Bab 17

121 26 18
                                    

Mengandung unsur dewasa.

Wirabhumi yang sedang duduk di sebuah singgasana di kamarnya tampak tersenyum penuh kemenangan saat Btari, istrinya sedang berdiri di depannya dengan balutan kain tipis yang melilit tubuhnya ketat, memperlihatkan pahatan indah di setiap inchi tubuh Btari.

"Ada apa kiranya yang mulia meminta hamba kemari? Bukankah malam ini bukan waktunya untuk kita berbagi kamar?"

Wirabhumi tersenyum sinis. Lelaki itu meraih cawan yang berada di sisi kanannya.

"Apa istriku tahu isi dari cawanku ini?" Wirabhumi mengarahkan cawan ke arah Btari yang berdiri sedikit jauh darinya.

Btari hanya menggelengkan kepala. Tatapannya menunduk, lebih tepatnya dia enggan melihat Wirabhumi yang sedang menelanjanginya melalui pandangan mata.

"40 butir merica, 40 lembar daun sirih, dan 40 bawang lanang." Ucapnya dengan ekspresi penuh penekanan, seolah memperjelas apa yang diinginkannya malam ini saat menjelaskan ramuan yang mampu membuat peminumnya menjadi jauh lebih perkasa saat di atas ranjang.

Btari hanya mampu menunduk, beberapa kali wanita dengan rambut yang terurai itu menelan saliva tanda kegundahan sedang menyelimuti dirinya.

"Bukankah yang mulia ingin menerapkan asmaragama dengan benar? Kita bahkan belum ada di tahapan asmaranala, jadi bagaimana bisa anda menginginkan tahapan akhir asmaragama?" Btari benar-benar berusaha memberanikan diri. Dia tidak ingin menyerahkan tubuhnya kepada lelaki yang bisa dibilang menikahinya dengan paksa.

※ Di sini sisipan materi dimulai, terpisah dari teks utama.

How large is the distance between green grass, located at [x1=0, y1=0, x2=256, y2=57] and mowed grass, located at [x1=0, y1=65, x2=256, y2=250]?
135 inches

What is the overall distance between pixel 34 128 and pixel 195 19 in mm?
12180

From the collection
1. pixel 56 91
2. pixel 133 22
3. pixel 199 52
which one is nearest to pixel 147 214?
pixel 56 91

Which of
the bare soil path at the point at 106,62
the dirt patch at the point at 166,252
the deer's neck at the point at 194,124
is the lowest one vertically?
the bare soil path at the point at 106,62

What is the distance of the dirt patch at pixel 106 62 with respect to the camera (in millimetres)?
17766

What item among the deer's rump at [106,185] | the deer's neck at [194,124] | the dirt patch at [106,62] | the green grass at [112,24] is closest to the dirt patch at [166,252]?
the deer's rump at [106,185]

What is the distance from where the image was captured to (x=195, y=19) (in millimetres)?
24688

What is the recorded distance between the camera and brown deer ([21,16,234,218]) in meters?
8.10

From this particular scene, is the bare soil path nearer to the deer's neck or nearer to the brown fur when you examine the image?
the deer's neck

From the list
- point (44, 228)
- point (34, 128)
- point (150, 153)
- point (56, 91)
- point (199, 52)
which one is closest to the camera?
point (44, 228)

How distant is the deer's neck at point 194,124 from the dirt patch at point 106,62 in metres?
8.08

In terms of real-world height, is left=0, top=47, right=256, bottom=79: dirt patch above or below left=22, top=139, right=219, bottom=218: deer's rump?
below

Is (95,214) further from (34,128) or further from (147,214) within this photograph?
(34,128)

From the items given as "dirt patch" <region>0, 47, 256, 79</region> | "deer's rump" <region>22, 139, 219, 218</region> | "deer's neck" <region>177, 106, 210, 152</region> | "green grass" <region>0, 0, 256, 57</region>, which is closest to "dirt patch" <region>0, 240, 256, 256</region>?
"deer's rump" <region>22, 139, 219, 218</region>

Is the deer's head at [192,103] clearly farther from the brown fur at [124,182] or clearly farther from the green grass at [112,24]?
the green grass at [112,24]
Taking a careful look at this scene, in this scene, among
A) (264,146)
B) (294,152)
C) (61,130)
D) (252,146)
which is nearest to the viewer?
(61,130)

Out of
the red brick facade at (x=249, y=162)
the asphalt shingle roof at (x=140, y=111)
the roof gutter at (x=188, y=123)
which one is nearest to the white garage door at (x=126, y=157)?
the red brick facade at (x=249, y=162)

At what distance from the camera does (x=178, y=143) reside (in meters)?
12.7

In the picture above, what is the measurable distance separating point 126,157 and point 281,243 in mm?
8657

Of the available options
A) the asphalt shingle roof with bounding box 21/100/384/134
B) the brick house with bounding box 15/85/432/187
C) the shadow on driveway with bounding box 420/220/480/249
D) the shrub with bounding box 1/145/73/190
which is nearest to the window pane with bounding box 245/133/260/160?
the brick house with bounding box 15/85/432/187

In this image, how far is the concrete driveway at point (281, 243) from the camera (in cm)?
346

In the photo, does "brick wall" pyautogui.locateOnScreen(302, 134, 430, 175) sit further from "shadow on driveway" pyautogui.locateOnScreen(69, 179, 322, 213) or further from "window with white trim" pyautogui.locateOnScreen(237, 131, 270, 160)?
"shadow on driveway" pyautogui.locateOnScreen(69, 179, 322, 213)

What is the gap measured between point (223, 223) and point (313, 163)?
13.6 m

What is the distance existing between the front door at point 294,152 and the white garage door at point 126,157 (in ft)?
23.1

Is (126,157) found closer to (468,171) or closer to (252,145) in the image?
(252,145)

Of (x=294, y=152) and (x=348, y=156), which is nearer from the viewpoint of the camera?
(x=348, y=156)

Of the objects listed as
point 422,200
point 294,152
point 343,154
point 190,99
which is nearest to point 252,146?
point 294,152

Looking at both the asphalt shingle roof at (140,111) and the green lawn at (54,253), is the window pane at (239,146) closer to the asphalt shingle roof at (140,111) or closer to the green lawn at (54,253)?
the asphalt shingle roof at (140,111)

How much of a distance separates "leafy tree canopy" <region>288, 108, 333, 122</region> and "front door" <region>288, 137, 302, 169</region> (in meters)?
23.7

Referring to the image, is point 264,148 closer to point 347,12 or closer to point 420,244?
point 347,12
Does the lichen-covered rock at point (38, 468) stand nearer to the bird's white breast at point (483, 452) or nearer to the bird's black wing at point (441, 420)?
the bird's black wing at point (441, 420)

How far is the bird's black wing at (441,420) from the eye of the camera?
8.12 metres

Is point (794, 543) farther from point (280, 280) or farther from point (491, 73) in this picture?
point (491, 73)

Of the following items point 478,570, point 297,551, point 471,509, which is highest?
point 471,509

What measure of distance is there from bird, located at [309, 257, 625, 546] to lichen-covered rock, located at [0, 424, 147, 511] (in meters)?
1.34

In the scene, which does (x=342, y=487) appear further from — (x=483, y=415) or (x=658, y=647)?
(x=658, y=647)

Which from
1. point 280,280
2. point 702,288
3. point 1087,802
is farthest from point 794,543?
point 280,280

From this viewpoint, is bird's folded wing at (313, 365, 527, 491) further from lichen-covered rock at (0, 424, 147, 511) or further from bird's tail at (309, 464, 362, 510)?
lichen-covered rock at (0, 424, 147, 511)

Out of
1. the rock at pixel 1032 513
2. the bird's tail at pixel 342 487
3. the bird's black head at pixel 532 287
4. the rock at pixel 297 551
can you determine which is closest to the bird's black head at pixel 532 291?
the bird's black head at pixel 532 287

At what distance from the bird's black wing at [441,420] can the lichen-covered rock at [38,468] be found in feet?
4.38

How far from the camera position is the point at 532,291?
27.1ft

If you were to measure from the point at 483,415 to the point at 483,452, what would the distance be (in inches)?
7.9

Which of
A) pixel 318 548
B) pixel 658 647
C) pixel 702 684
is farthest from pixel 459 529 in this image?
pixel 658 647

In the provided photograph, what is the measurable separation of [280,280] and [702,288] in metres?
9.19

Wirabhumi menenggak habis minumannya. Diletakkannya cawan di sisi kanannya, lelaki itu bangkit dari duduknya lalu mendekati sang istri. Dengan satu kali tarik, lelaki itu berhasil mengangkat wajah sang istri. Tatapannya penuh kemarahan, tidak ada lagi tatapan penuh kasih sayang dan kelembutan seperti malam-malam sebelumnya saat Wirabhumi masih berusaha untuk tidak menyentuh Btari.

"Lantas, haruskah aku membunuh Sambara supaya kau bisa mencintaiku?" Wirabhumi bertanya dengan penuh penekanan, tangannya menekan kuat rahang sang istri, membuat wanita itu mengernyit kesakitan.

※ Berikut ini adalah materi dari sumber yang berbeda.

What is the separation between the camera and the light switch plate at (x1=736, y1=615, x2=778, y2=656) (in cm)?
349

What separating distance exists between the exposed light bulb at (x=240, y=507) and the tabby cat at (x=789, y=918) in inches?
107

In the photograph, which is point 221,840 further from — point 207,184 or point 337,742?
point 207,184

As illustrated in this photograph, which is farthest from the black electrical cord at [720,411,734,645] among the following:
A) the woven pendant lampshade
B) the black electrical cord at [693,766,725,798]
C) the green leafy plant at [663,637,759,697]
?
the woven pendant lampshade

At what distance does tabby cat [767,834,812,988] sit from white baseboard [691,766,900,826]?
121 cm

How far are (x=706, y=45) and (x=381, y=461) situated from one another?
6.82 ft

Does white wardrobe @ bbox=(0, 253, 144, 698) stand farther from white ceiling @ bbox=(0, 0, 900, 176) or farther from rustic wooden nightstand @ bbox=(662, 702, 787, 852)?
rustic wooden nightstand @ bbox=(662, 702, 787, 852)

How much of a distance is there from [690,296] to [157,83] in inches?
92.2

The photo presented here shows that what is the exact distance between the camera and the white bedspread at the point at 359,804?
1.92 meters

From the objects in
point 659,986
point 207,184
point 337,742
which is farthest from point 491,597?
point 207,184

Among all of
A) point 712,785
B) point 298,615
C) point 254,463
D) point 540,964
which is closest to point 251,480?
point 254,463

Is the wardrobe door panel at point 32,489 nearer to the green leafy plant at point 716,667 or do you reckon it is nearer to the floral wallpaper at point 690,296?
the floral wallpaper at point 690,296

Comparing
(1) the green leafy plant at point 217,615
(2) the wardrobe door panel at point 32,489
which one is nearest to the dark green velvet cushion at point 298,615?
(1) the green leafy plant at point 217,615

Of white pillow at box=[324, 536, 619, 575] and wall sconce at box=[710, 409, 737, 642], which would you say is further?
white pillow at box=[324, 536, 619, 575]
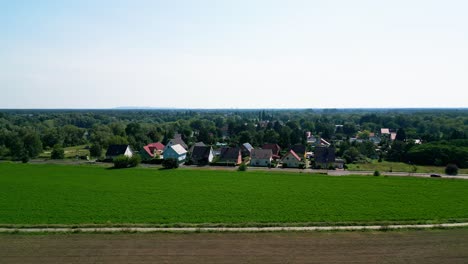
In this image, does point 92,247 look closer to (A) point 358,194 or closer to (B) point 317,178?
(A) point 358,194

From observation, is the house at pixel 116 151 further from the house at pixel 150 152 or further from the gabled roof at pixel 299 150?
the gabled roof at pixel 299 150

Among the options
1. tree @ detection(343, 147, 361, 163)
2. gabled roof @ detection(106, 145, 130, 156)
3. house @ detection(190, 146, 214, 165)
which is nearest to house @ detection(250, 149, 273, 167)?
house @ detection(190, 146, 214, 165)

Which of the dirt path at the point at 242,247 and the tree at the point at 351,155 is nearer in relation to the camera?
the dirt path at the point at 242,247

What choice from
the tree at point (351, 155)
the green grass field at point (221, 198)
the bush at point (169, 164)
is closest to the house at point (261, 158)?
the green grass field at point (221, 198)

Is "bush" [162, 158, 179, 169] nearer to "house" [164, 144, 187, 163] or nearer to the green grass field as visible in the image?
the green grass field

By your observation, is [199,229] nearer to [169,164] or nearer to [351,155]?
[169,164]

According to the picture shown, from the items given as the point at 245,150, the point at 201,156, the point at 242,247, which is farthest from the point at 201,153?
the point at 242,247
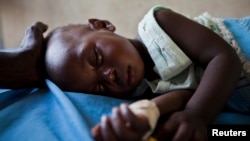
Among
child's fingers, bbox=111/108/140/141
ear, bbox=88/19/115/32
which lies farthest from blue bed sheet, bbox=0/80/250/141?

Btari melawan tatapan Wirabhumi, tangannya mengepal bahkan wanita itu menggertakkan giginya. Kalau saja lelaki di depannya bukanlah seorang Yuwaraja, dia pasti sudah menghunuskan pedang ke leher lelaki itu.

Wirabhumi melepaskan tangannya dari rahang Btari. Membuat wanita itu menghela napas lega dengan rasa sakit yang tertinggal di bagian rahangnya.

"Buka kain mu! Aku tidak akan menunggu lagi malam ini." Ujar Wirabhumi seraya berjalan ke arah ranjang.

"Haruskah yang mulia melakukan ini kepada saya?" Tanyanya dengan nada bergetar.

"Memang kenapa? Kalau kau saja bisa bercanda dengan bebas bersama Sambara, lantas kenapa aku tidak bisa memiliki istriku sendiri di atas ranjang?"

Btari mengangkat pandangannya. "Jadi ini karena kakang Sambara? Bukankah anda tahu bahwa..." Btari tidak melanjutkan kalimatnya saat Wirabhumi menghunuskan pedang tepat di lehernya.

"Sekali lagi kau menyebut nama Sambara dengan sebutan kakang, aku pastikan seluruh keluarga patih dan keluarga panglima perang akan aku penggal kepalanya malam ini di alun-alun kota. Lakukan kalau kau ingin melihat keluarga Sambara dan keluargamu berakhir di tempat pancung."

Btari hanya bisa menatap nanar lelaki di hadapannya. Sejak awal dia tahu benar, lelaki ini memang sangat bengis, tapi dia tidak tahu kalau kebengisan Wirabhumi juga akan menyasar padanya.